==== SELECTED EXCERPT ====

Sequencing transactions through pattern matching – Part 2

23 Jul 2020  |  by Chris Roe

How Apteco FastStats® can identify patterns and draw insights from customers’ purchasing history.

Digging deeper into functionality

In a previous blog post, we introduced the idea of pattern matching as a way of understanding sequences of transactions for a customer. This powerful technique can be used to both select and analyse a customer database and provide insight into interesting transactional behaviour.

The functionality introduced in the previous blog extended functionality considerably and also made it easier to create some scenarios that were already possible.

However, there were still many further questions that were not possible to answer with the functionality as introduced in part one. In this blog we explain these new features and describe how we can use them to answer some key questions.

Pattern matching

The existing functionality allowed us to return the name of the pattern if it was matched. There are many circumstances where we may want to return an alternative value. For instance:

  • With hundreds or thousands of transactions for a person it may be difficult to validate when exactly (or indeed if!) the pattern occurred.
  • We may want to know exactly when a pattern started or ended to then be able to select upon it for marketing campaigns.
  • We may want to know the amount of time it took for a pattern to happen to be able to select from patterns that occurred within a specific time frame.
  • Where there are patterns with wildcards, or multiple patterns of different lengths, it can be useful to return the start or end value, or how many transactions the pattern took.

These scenarios are all supported through one extra dropdown control that allows you to choose the value to return. In each case, the data type of the aggregation is set appropriately and this can then be combined with other expression functions in more advanced scenarios.

It can also be useful to return the number of times a pattern was matched. For instance, we can look for a particular sequence of transactions and select based upon the frequency of that occurring for the person. These patterns can be overlapping or encompass entirely different transactions. An example on our holidays system would be to select people who have been to Australia and then the United States more than once.

Plane flying through sky leaving trails

There are also useful techniques here for selecting people based upon their loyalty to buying the same product repeatedly. We’ll do this by counting the number of times a customer switches between destinations. We can do this as follows:

  1. Create a pattern of “==” where we return the number of patterns
  2. We then subtract this value + 1 from the total number of bookings for the person

Let’s assume we have had four bookings and they had been for a product A or B. 

AAAA = 4 (bookings) – 3 (== patterns) -1 = 0.

AABB = 4 (bookings) – 2 (== patterns) -1 = 1.

ABAB = 4 (bookings) – 0 (== patterns) -1 = 3.

====

**AIM 1**
In the blog post on sequencing transactions, what pattern is created to count how often a customer switches between destinations?

==== RECORD EXCERPTS ====

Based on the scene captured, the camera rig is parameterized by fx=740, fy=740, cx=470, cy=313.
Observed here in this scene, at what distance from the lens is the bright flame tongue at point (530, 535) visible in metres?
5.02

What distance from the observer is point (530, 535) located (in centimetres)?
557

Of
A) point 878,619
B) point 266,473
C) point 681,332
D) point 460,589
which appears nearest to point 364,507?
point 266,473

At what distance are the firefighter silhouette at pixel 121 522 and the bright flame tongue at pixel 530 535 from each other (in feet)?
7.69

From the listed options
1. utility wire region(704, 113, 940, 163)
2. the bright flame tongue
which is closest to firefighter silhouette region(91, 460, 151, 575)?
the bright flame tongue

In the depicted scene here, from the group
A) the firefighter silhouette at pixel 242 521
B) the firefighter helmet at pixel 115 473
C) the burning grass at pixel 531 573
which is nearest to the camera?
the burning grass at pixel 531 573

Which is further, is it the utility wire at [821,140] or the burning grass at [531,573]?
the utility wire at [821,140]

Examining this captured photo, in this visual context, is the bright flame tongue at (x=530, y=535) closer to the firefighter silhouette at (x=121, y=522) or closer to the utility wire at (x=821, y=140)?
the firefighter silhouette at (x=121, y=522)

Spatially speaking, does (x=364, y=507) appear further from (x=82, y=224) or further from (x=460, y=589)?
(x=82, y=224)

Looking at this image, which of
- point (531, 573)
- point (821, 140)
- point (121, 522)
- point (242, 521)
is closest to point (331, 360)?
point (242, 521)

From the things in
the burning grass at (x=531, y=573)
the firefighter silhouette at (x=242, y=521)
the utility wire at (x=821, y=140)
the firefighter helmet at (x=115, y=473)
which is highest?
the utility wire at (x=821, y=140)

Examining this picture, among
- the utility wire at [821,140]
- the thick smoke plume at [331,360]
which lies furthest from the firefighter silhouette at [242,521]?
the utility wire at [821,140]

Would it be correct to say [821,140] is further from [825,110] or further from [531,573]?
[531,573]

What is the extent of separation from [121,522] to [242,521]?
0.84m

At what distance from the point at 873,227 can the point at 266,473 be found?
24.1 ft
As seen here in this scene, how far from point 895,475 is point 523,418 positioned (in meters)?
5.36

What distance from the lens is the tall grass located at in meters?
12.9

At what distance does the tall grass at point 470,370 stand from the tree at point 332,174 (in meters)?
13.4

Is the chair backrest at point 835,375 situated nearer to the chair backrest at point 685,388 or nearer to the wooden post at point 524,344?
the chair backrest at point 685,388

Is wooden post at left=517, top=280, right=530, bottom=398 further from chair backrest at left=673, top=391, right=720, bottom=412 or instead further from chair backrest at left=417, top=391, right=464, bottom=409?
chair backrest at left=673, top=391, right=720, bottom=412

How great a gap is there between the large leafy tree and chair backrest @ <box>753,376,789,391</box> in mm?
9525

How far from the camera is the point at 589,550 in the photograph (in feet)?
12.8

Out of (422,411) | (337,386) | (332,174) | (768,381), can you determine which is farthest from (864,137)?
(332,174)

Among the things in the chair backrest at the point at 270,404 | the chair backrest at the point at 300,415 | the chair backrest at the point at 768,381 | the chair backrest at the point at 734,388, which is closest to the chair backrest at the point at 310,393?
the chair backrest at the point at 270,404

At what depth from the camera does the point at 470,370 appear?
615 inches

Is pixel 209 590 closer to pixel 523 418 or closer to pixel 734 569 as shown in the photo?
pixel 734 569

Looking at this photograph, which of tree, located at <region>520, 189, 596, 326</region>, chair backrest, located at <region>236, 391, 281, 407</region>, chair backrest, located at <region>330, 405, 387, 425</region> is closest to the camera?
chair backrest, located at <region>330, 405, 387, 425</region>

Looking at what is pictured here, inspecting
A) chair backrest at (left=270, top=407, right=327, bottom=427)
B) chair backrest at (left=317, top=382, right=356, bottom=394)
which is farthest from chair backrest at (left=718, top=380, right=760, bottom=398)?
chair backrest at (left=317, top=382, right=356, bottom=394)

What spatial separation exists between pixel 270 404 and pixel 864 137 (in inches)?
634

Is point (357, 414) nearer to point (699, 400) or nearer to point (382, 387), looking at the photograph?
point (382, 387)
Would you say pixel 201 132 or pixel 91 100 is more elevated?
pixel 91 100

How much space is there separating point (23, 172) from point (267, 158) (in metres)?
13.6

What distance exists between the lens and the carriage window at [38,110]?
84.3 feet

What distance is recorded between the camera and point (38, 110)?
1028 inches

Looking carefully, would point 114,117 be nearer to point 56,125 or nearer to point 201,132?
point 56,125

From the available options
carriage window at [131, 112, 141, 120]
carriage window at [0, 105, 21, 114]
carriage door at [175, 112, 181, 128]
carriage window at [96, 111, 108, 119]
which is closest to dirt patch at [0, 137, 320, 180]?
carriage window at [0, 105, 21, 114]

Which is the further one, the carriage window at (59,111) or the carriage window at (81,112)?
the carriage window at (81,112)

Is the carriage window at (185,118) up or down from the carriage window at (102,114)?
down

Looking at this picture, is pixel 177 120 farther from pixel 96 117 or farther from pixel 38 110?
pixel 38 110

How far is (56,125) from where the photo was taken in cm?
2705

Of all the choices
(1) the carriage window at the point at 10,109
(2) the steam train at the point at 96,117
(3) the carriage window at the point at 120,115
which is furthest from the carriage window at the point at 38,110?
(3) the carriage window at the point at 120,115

====

**AIM 2**
Rewrite the records from the line containing "From the available options" through the end of the records, changing "dirt patch" to "bare ground" and leaving everything else unchanged.

**FULL OUTPUT 1**
A pattern of "==" that returns the number of patterns.

**FULL OUTPUT 2**
From the available options
carriage window at [131, 112, 141, 120]
carriage window at [0, 105, 21, 114]
carriage door at [175, 112, 181, 128]
carriage window at [96, 111, 108, 119]
which is closest to bare ground at [0, 137, 320, 180]?
carriage window at [0, 105, 21, 114]

Which is the further one, the carriage window at (59,111) or the carriage window at (81,112)?
the carriage window at (81,112)

Is the carriage window at (185,118) up or down from the carriage window at (102,114)?
down

Looking at this picture, is pixel 177 120 farther from pixel 96 117 or farther from pixel 38 110?
pixel 38 110

How far is (56,125) from where the photo was taken in cm?
2705

Of all the choices
(1) the carriage window at the point at 10,109
(2) the steam train at the point at 96,117
(3) the carriage window at the point at 120,115
which is furthest from the carriage window at the point at 38,110?
(3) the carriage window at the point at 120,115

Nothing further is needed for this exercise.